JV: This is a great question. I grew up with "scenes", and some of my favourite artists and records could likely never have existed without the peerage of artists around them or the foundations built by and from community and communal support. I really hope scenes still do exist. They're harder and harder to find and identify now, and maybe that's something we need to address.
BW: What do you envision for the future of live music, touring?
JV: I wish I could say that I foresee health and happiness long into the future. It's one of the last remaining hopes of economic sustainability for a lot of artists. But the ecological effects need urgent reform, unless an artist is profitable enough to afford such changes. And for no valid reason whatsoever visas are becoming more expensive and harder to secure.
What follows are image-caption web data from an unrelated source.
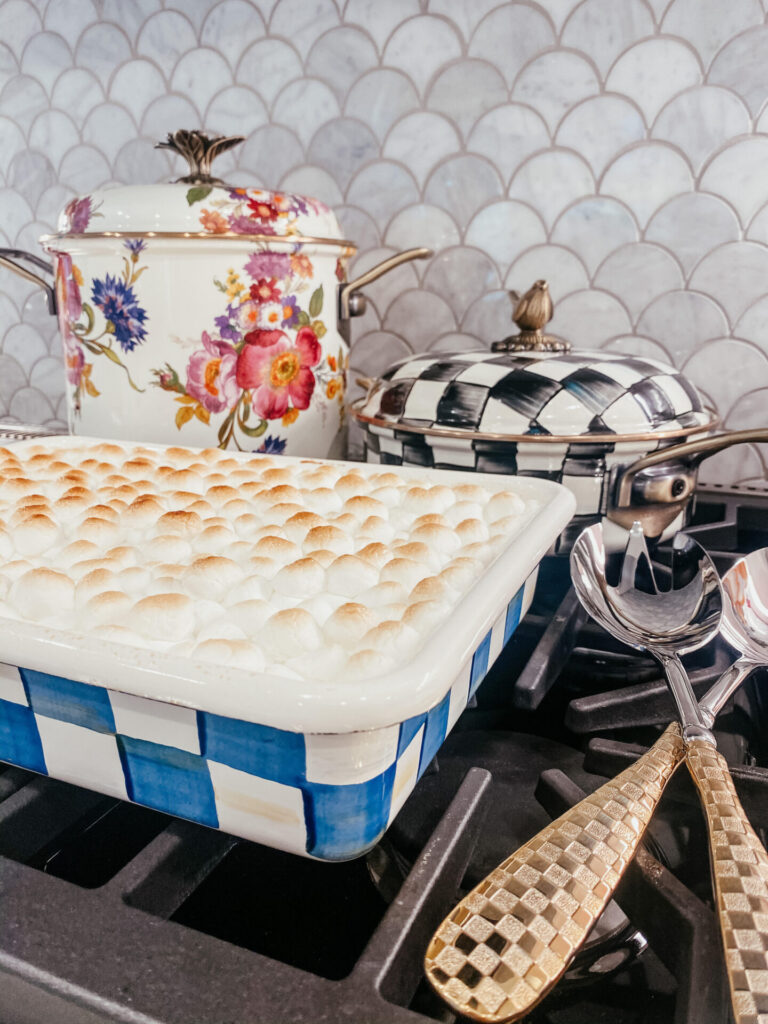 Sweet Potato Casserole Recipe by popular Nashville lifestyle blog, Hello Happiness: image of Sweet Potato Casserole in a Mackenzie Child baking dish. 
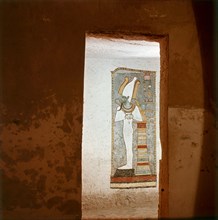 An unfinished wall painting of Osiris in the tomb of Horemheb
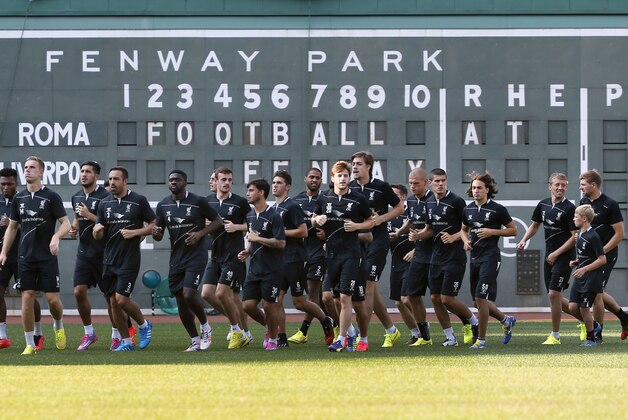 Team members of Liverpool F.C. practice at Fenway Park in Boston, Tuesday, July 22, 2014, in preparation for their friendly match against A.S. Roma scheduled for Wednesday. (AP Photo)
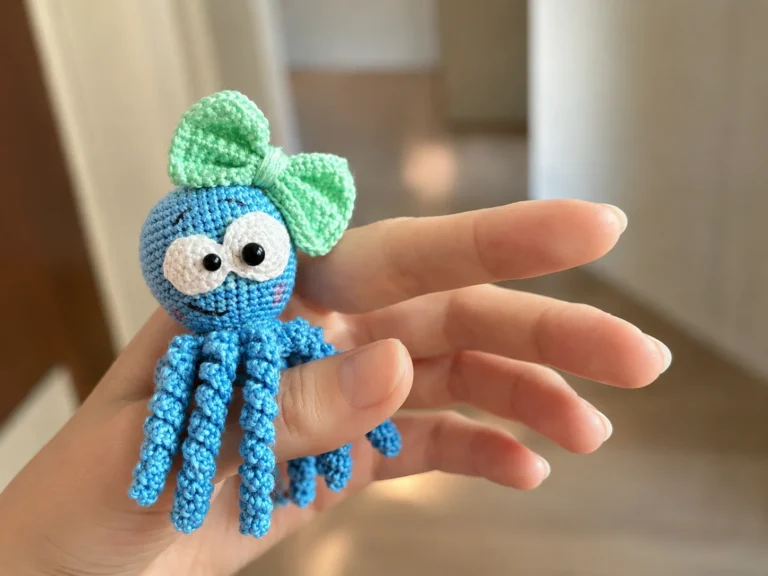 Person holding small blue amigurumi octopus with mint green bow and large eyes, using the free octopus amigurumi pattern.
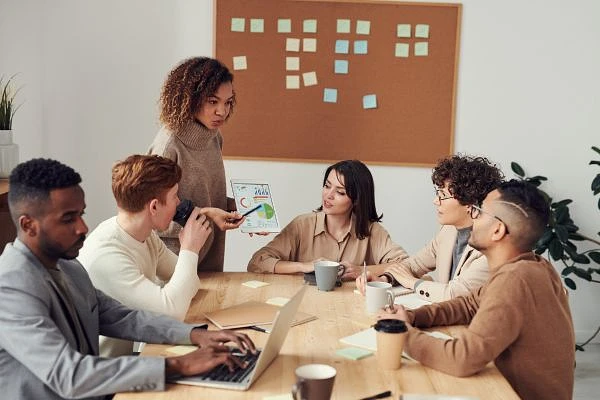 A group of six people are having a meeting at a table, with colorful sticky notes on a board in the background.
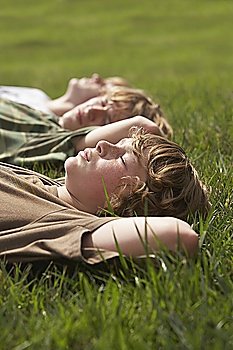 Three teenage brothers (13-17) lying down on front lawn close up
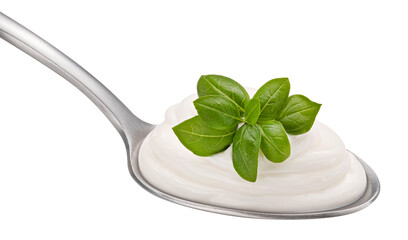 Sour cream with basil leaves in spoon isolated on white background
But most of our industry is built on live music so it needs to stay healthy. There's no comparable excitement to witnessing great art unfold in front of your own eyes, and I'd hope that even in the digital age enough people feel the same.
BW: I hope so too. What’s the greatest show you’ve ever seen? Who do you wish you could’ve seen perform live and when?
JV: One of my favourites was Last Poets here in Brighton a few years ago. I've been a huge fan forever, and never thought I'd have the chance to see them. They were full of fire, even then. I love watching William Basinski perform. He and I worked together for a few years so I've seen him a lot.
Who else? The Melvins are incredible live; Mayhem frightened the life out of me; Joanna Newsom at the Royal Festival Hall in London some years back.
I'd love to see Metallica. I know they're still playing, but man it's expensive. And their live set is about 3 hours long.
I always ask this question to finish up: how are you feeling about the state of the world? Are you able to disconnect?
BW: I might be too disconnected. I have dreams of starting an unincorporated village that’s purely analog, and we bring back landline phones and have Nokia bricks, but just GPS and obviously… snake. And I'll have the mp3 player chip removed from my brain, maybe. And we pray to Brian Wilson.
JV: I love it. I’d build that utopia.